Task brief: Copy the entries from the first one through the line containing "S-noilite 20Pcs Tape", both included, word for word. Give only the caption text and leave out the pictures.

Input data:

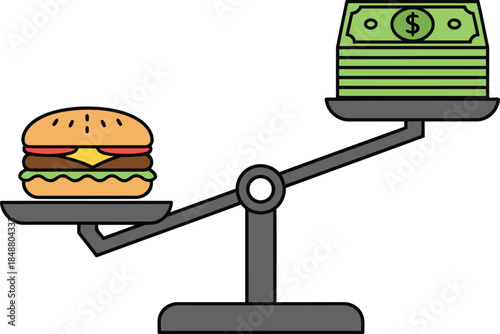 Money outweighing a delicious hamburger on a scale representing food costs and financial priorities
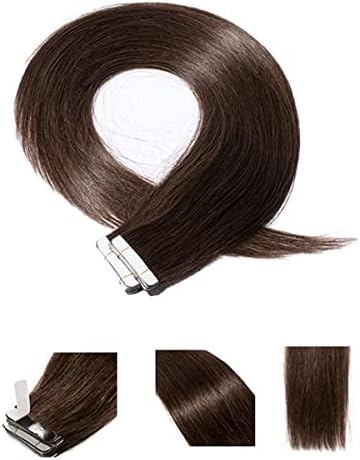 S-noilite 20Pcs Tape in Hair Extensions Human Hair Real Natural Remy Straight Seamless Skin Weft Hair Extensions for Women (12 Inch,#18/613 Ash Blonde Mix Bleach Blonde)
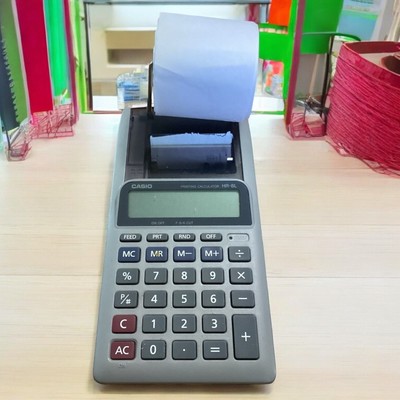 Casio HR- 8L Handheld Printing Calculator Tested Included Extra Paper 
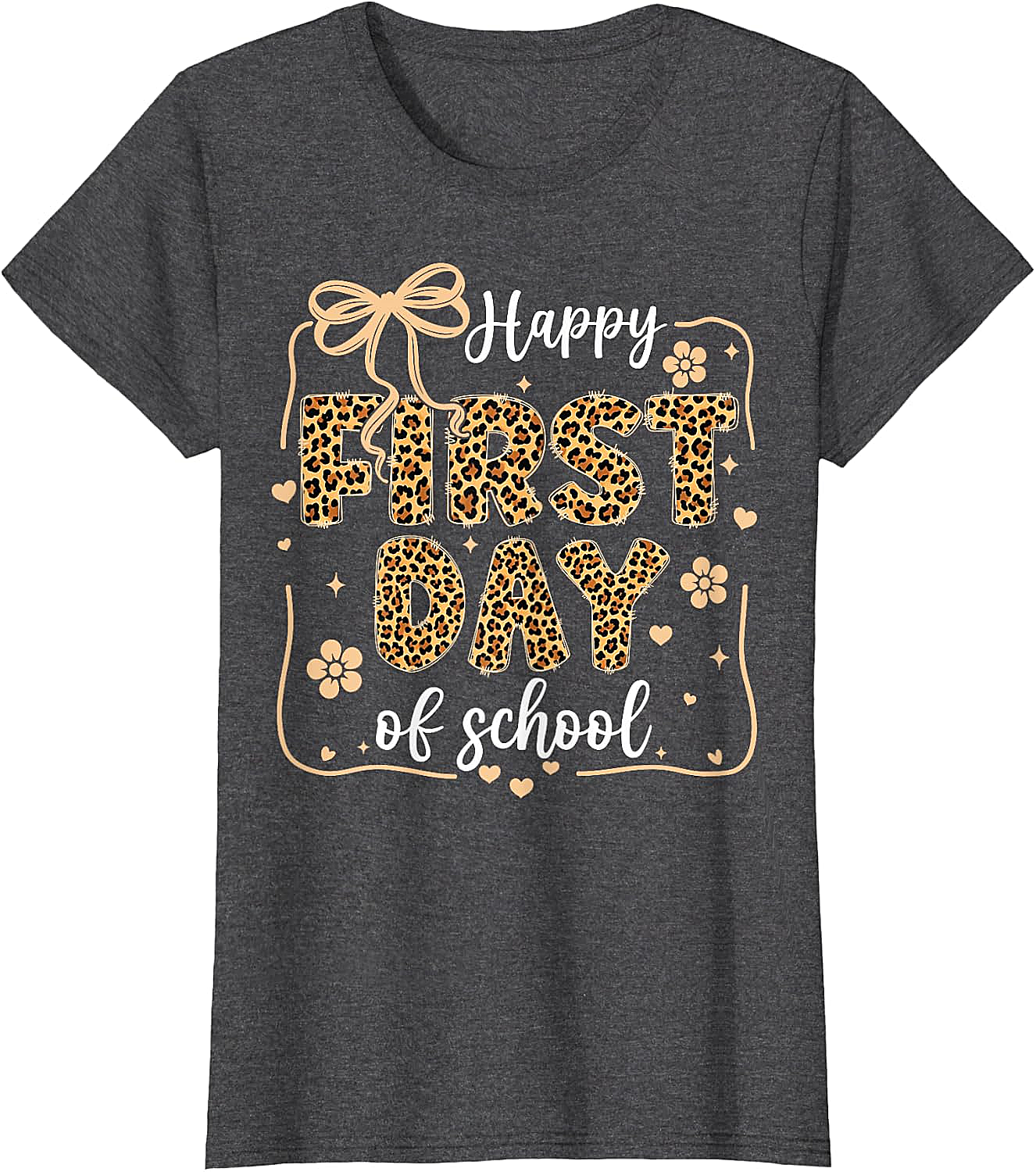 Cute Leopard Happy First Day of School T-Shirt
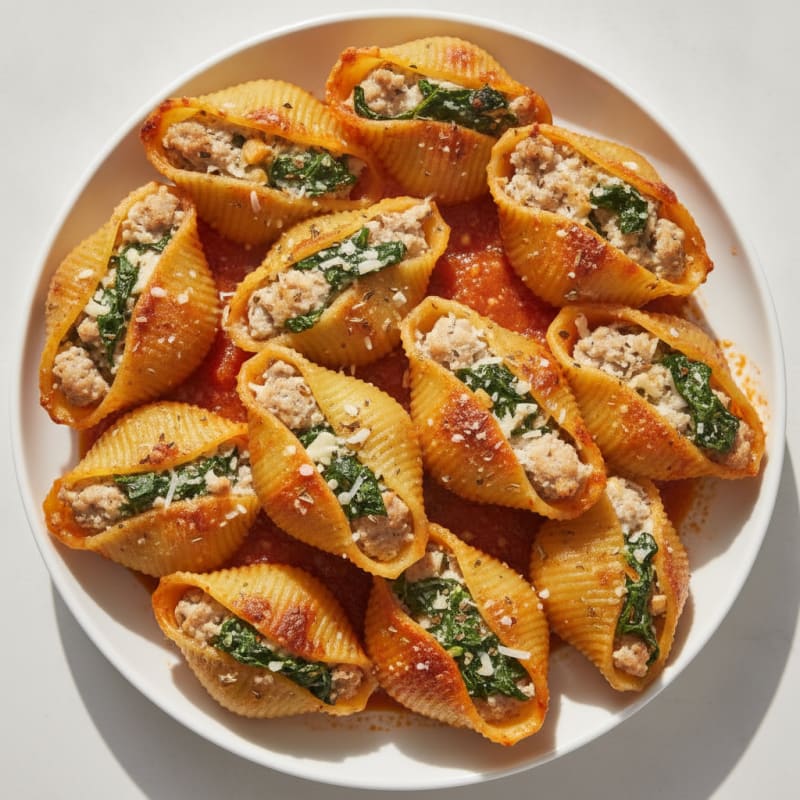 Baked Spinach Ricotta Stuffed Shells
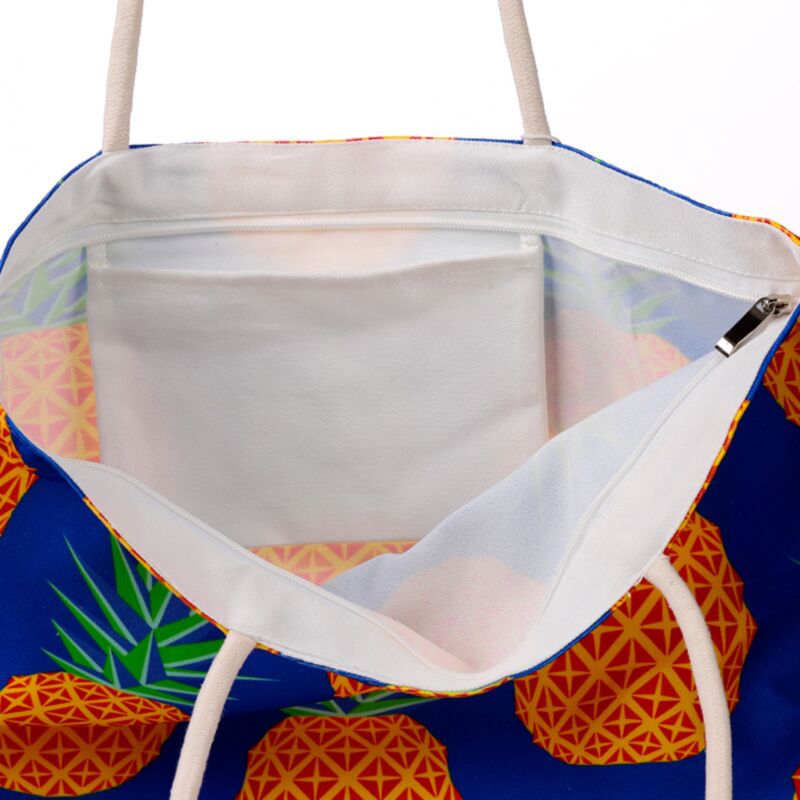 Sac de plage en toile imprimé ananas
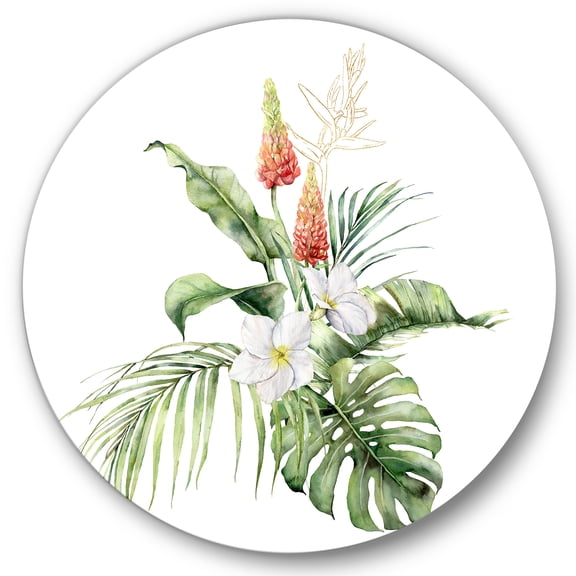 Designart 'Tropical Bouquet With Plumeria Lupine Palm Leaves' Traditional Circle Metal Wall Art 36x36 - Disc of 36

Output for this exercise:
 Money outweighing a delicious hamburger on a scale representing food costs and financial priorities
 S-noilite 20Pcs Tape in Hair Extensions Human Hair Real Natural Remy Straight Seamless Skin Weft Hair Extensions for Women (12 Inch,#18/613 Ash Blonde Mix Bleach Blonde)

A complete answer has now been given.